- Died: 962
- Noble family: Bivinids (agnatic)
- Spouse: Thiberge de Troyes
- Issue: Richard Hubert Constance
- Father: Louis III the Blind
- Mother: Anna of Constantinople (disputed)

= Charles Constantine of Vienne =

Count of Vienne (died 962)

Charles-Constantine (died 962) was a Count of Vienne. His father, Louis the Blind, was King of Provence and Holy Roman Emperor.

==Life==
When Charles' father Louis died in 929, Hugh of Arles, who was already king of Italy, took over Provence and gave it, in 933, to King Rudolf II of Burgundy. Charles-Constantine, for whatever reason, did not inherit the imperial throne or Provence. This has led many to believe he was, in fact, illegitimate. He was awarded the county of the Viennois in 931, by Rudolph of France.

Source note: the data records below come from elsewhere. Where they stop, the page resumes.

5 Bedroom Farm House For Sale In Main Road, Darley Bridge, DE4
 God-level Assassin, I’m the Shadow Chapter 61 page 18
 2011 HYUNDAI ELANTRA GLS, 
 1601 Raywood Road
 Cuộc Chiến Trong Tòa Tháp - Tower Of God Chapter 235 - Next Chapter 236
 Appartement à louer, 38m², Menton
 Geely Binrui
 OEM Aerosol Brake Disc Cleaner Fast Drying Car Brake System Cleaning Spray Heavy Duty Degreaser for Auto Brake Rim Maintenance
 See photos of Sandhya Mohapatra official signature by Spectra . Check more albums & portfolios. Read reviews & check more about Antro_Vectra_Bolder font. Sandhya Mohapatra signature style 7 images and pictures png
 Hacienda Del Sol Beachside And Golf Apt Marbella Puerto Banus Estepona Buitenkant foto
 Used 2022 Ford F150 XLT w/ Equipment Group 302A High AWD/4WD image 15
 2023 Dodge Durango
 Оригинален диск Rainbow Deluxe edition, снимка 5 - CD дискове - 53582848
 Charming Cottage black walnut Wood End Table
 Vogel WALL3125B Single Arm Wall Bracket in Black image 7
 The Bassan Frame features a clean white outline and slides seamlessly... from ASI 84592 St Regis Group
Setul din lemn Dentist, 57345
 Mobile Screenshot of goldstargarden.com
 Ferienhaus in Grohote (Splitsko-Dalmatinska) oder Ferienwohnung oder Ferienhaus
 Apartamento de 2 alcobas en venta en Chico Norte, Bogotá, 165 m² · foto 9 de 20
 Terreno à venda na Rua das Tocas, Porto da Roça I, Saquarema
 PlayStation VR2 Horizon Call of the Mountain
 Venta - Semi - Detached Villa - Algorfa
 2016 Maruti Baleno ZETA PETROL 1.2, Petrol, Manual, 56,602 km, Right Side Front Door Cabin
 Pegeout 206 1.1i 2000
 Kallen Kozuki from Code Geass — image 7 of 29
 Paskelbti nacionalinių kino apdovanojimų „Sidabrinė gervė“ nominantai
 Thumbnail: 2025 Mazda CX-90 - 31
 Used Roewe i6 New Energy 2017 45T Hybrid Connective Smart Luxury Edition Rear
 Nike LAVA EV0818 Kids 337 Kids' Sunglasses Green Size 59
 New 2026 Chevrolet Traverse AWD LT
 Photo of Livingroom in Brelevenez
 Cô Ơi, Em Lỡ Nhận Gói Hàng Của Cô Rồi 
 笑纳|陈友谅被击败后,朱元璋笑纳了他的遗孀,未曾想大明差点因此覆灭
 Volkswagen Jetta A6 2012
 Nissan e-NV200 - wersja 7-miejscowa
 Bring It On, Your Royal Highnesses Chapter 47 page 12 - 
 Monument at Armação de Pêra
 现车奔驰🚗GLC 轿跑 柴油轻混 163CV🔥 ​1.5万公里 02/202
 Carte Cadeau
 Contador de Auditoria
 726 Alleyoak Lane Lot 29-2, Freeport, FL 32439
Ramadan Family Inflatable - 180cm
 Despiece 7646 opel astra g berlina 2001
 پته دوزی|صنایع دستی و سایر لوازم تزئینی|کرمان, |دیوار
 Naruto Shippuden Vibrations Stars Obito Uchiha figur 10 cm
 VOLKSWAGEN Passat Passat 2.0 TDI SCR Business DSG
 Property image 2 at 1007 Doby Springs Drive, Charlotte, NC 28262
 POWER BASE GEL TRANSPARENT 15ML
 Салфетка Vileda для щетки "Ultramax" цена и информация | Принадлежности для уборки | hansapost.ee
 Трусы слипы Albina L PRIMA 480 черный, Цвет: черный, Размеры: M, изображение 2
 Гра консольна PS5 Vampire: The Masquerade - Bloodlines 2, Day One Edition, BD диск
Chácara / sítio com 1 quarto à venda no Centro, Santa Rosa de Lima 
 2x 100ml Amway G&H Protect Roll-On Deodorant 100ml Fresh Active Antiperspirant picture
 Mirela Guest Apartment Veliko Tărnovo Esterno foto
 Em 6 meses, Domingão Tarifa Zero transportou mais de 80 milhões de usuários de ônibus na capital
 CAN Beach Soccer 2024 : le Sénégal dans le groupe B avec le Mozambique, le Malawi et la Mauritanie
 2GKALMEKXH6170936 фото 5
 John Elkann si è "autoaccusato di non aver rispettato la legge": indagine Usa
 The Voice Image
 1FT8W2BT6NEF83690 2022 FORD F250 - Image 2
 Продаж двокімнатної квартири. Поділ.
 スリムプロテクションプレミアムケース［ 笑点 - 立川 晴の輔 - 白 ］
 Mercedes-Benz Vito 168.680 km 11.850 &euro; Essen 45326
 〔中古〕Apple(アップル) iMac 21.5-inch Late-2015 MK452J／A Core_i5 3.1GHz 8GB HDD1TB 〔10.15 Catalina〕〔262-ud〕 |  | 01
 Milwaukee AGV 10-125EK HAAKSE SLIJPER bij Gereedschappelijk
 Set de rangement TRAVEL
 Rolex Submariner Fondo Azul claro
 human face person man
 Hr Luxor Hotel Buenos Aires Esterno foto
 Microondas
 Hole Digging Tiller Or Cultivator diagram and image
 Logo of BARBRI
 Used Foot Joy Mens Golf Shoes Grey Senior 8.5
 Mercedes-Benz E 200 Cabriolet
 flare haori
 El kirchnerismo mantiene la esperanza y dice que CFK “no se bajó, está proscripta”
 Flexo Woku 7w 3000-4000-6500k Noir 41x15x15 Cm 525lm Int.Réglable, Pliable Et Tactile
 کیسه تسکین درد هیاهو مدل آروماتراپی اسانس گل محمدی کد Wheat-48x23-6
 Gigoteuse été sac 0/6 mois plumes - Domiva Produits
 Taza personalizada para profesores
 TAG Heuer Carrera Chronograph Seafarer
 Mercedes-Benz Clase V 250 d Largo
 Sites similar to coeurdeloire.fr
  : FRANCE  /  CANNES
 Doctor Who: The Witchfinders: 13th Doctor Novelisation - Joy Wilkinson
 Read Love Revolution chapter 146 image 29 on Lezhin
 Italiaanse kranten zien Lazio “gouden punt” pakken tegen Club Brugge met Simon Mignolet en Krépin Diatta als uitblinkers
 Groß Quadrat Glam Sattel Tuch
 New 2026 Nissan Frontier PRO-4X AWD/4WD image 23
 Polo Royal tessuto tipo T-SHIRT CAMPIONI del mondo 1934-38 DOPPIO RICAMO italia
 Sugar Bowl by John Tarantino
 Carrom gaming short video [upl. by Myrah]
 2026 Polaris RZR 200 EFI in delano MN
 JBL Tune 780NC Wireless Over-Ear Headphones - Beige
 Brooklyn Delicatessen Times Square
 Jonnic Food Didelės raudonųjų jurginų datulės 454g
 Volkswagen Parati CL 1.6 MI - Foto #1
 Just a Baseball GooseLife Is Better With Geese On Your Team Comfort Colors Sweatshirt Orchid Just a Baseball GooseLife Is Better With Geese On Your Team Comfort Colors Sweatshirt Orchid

He was married to Thiberge de Troyes. They had two sons and a daughter:
- Richard
- Hubert

- Constance of Vienne, married to Boson II count of Arles.

==Name and ancestry==
This count appears simply as "Carolus" (Charles) in his own charters. Flodoard, writing his annals during the count's lifetime, called him Karolo Constantino Ludovici orbi filii (Charles Constantine, son of Louis the Blind), and this added byname also appears in the writings of 10th-century historian Richerus, who used Flodoard as a source. The implications of this byname, Constantine, have been subject to debate. Poole considered it a toponymic name of Flodoard's devising, reference to Arles (sometimes called Constantina urbs), but Previté-Orton sees in it a reference to his parentage. A surviving letter by Patriarch Nicholas I Mystikos testifies that Emperor Leo VI the Wise of Byzantium, father of Constantine VII, had betrothed his daughter to a Frank prince, a cousin of Bertha (of Tuscany), to whom came later a great misfortune. That unfortunate prince could only be Louis III, whose mother Ermengard of Italy was a first cousin of Bertha, and who was blinded on 21 July 905, while the prospective bride would have been Emperor Leo's only surviving daughter at that time, Anna of Constantinople, born to his second wife Zoe Zaoutzaina. Charles Constantine would thus have been given names reflecting his paternal and maternal imperial heritage. However, it is still questioned whether the planned marriage ever took place, and there are chronological difficulties (not insurmountable in the opinion of Previté-Orton) in making Anna the mother of Charles Constantine. Richerus suggested that the ancestry of Charles Constantine was tainted by illegitimacy back to five generations, although the meaning of this is disputed. Most of the scholars accept that Charles Constantine was Anna's son.

==Sources==
- Dictionnaire de Biographie Française. Roman d'Amat and R. Limousin-Lamothe (ed). Paris, 1967.